300Denial Code (CARC)Active
Effective 07/01/2019

CO 300 Denial Code - Fix Behavioral Health Claims

CARC 300 indicates that the claim was initially sent to the Medical Plan, but this plan does not cover the specific benefits for the services rendered. Instead, the claim has been forwarded to the Behavioral Health Plan for further review and processing.

Who Pays: Group Code Liability

With CARC 300, the group code typically used is CO, meaning the provider should write off this claim amount as it is a contractual obligation. The patient should not be billed for this amount under the Medical Plan.

Why Claims Get Code 300

  • The patient's Medical Plan does not include behavioral health benefits.
  • The claim was incorrectly submitted to the Medical Plan instead of the Behavioral Health Plan.
  • The patient's coverage information was not updated to reflect their Behavioral Health Plan.
  • Coordination of Benefits (COB) was not properly established between the Medical and Behavioral Health Plans.

How to Fix & Resubmit

  1. Verify the patient's insurance information to ensure that the Behavioral Health Plan details are correct and current.
  2. Check the Coordination of Benefits (COB) setup to confirm the correct order of payer responsibilities between the Medical and Behavioral Health Plans.
  3. Contact the payer to confirm that the claim has been forwarded to the correct Behavioral Health Plan.
  4. If needed, submit a corrected claim directly to the Behavioral Health Plan with the appropriate insurance information.
  5. Follow up with the Behavioral Health Plan to ensure the claim is being processed under the correct coverage.

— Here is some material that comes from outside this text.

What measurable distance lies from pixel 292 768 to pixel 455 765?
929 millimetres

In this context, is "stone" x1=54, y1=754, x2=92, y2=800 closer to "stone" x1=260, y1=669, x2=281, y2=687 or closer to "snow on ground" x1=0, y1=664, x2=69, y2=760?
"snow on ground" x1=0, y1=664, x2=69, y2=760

Corrected Claim or Appeal?

For CARC 300, a corrected claim may be necessary if the claim was not forwarded correctly to the Behavioral Health Plan. An appeal is generally not applicable unless there is a disagreement about the forwarding process.

Preventing Future 300 Denials

  • Ensure that patient insurance information is verified and updated at each visit, particularly for Behavioral Health coverage.
  • Establish clear procedures for Coordination of Benefits to determine the correct plan responsible for specific services.
  • Train staff to recognize when a claim should be directed to a Behavioral Health Plan rather than a Medical Plan.
  • Regularly review payer policies to understand which services are covered under different plans.